I'm personally only interested in the ones with UCR "Part One", so I have tried filtering out the rows with UCR == 'Part One' and then made a list of the unique values in the DESCRIPTION column. I was then hoping to use a function to fill the other data based on if the values are in that list. But I cant think of what function to do.
dftest <- df[df$UCR == 'Part One',]
offenseslist <- unique(dftest$offence_name)
df %>% mutate(UCR =
case_when(df3$offence_name = offenseslist ~ "Part one")

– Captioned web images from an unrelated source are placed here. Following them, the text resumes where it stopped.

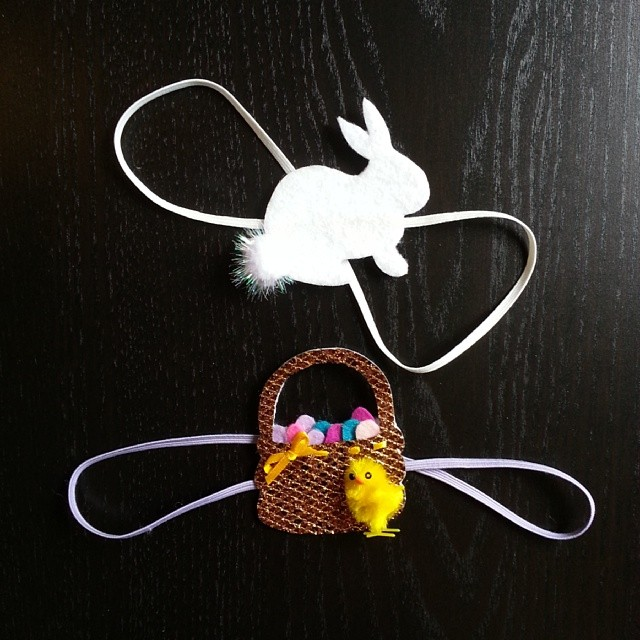 Dashing Easter Basket And Bunny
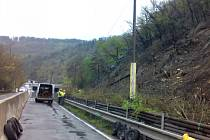 Do finále se blíží práce na sanaci částí skalního masivu nad silnicí druhé třídy číslo 102 na Praze-západ.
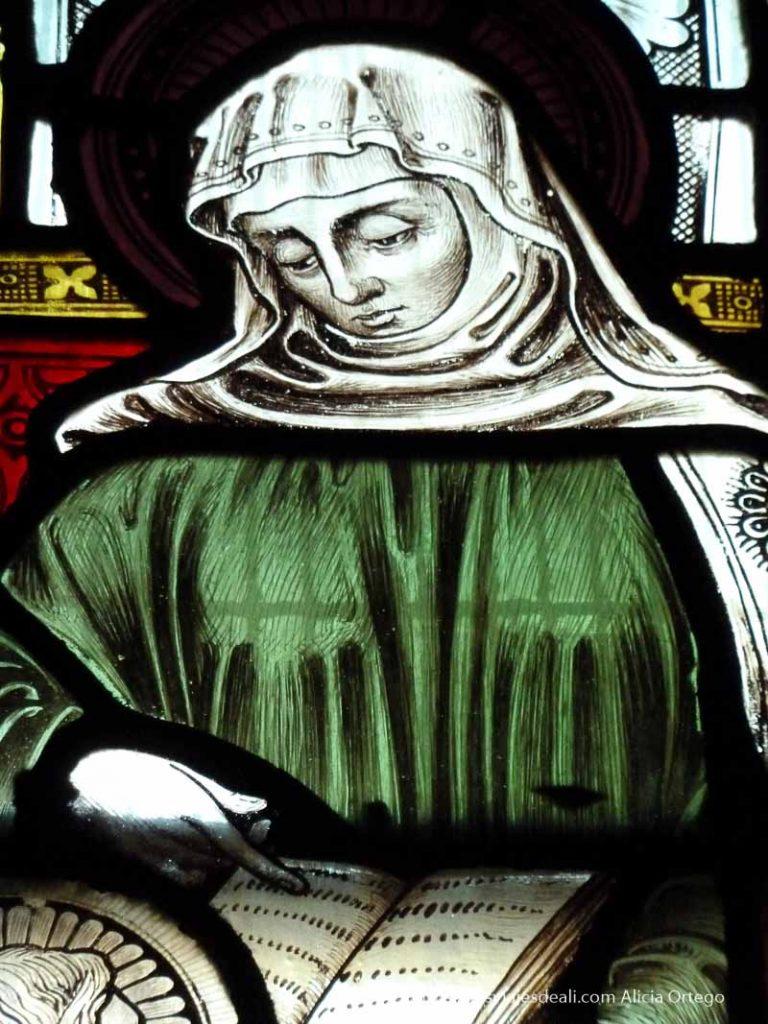 mujer leyendo en vidriera de Christ church cathedral de dublin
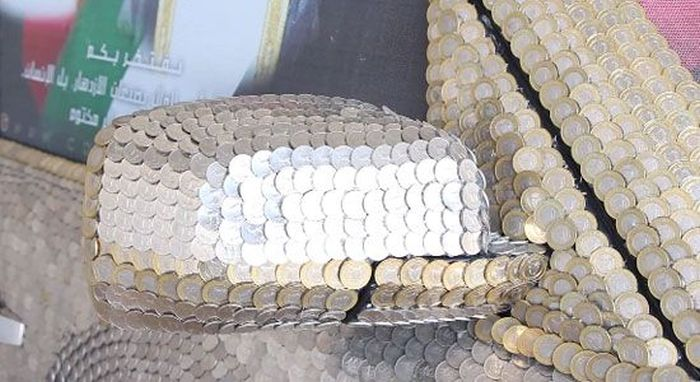Car Covered with Coins (31 pics)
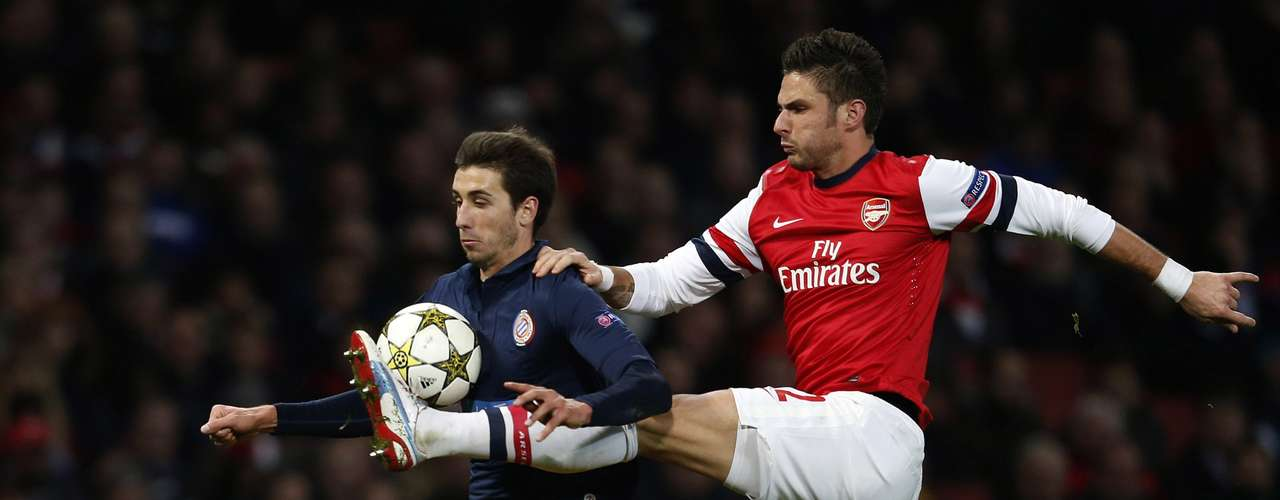 Arsenal's Olivier Giroud (R) challenges Montpellier's Mathieu Deplagne during their Champions League Group B soccer match in London November 21, 2012.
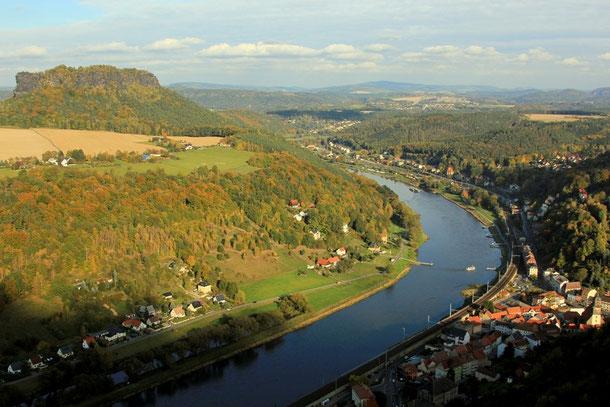 Blick von der Festung Königstein in Richtung Bad Schandau und Großer Winterberg, links der Lilienstein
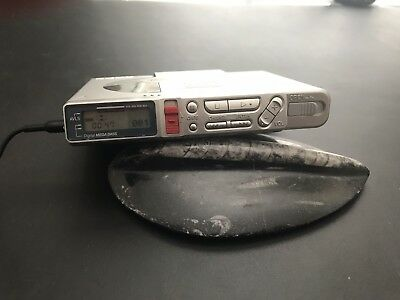 VINTAGE SONY MD MINIDISC WALKMAN RECORDER MZ-R37 Bundle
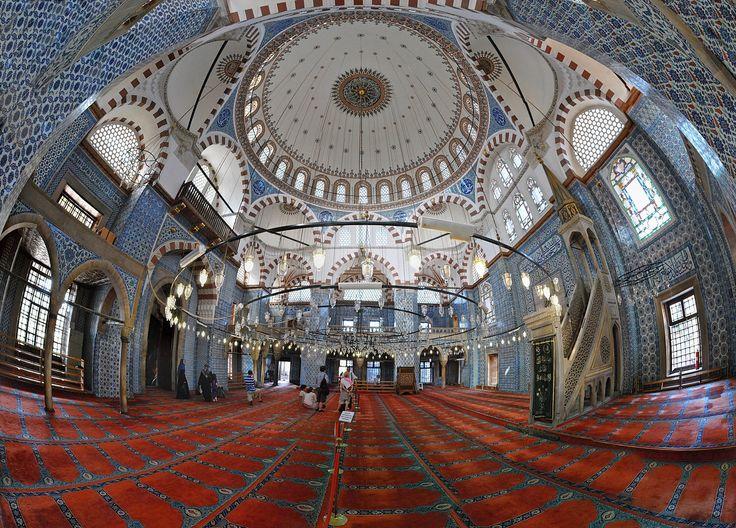 Rüstem Pasha Mosque, Istanbul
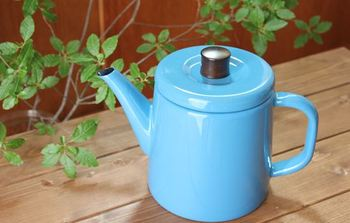 紅茶大国イギリスでは、おいしい紅茶を淹れるためのゴールデンルールが定められています。 ①良質な茶葉を使う。 ②フタのある温めたティーポットを使う。 ③茶葉の量を守る ④汲み立てのお水をしっかり沸騰させて使う ⑤しっかりと蒸らす これらを抑えて、おいしい紅茶を淹れてみましょう。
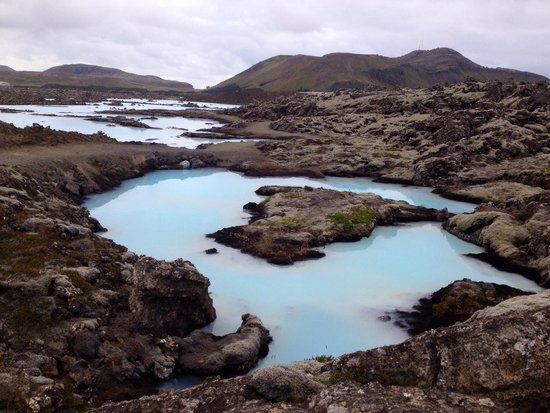 Blue Lagoon : Small pools out side the paid area !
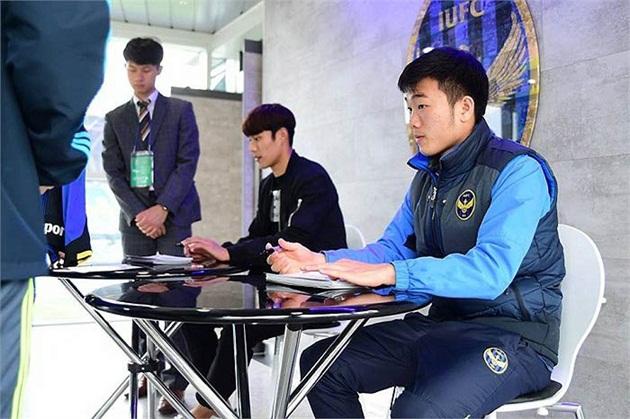 """Đại diện của Incheon United """"trở mặt"""" vụ nhượng Xuân Trường"""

CodePudding user response:
You can replace the string 'NaN' with NA using NA_if()
, then sort (arrange
) the data by the desired columns so that NA values per GROUP and UCR come last and finally fill
NA with the values one row above.
Example data df:
df <- structure(list(ID = c(0L, 1L, 2L, 3L, 4L, 245865L, 245866L, 245867L,
245868L, 245869L), OFFENSE = c(3126L, 3831L, 724L, 301L, 619L,
3115L, 619L, 2629L, 2629L, 3208L), GROUP = c("NaN", "NaN", "NaN",
"NaN", "NaN", "Aggravated Assault", "Larceny", "Harassment",
"Harassment", "Property Lost"), DESCRIPTION = c("ASSAULT", "PROPERTY DAMAGE",
"AUTO THEFT", "ROBBERY", "LARCENY ALL OTHERS", "ASSAULT", "LARCENY ALL OTHERS",
"HARASSMENT", "HARASSMENT", "PROPERTY - MISSING"), UCR = c("NaN",
"NaN", "NaN", "NaN", "NaN", "Part One", "Part One", "Part Two",
"Part Two", NA)), class = "data.frame", row.names = c(NA, 10L
))
code:
library(tidyr)
library(dplyr)
df %>%
na_if('NaN') %>%
arrange(DESCRIPTION, GROUP, UCR) %>%
fill(GROUP, UCR, .direction = 'down')
Note that fill
only targets NA, hence the initial replacement of 'NaN' with NA.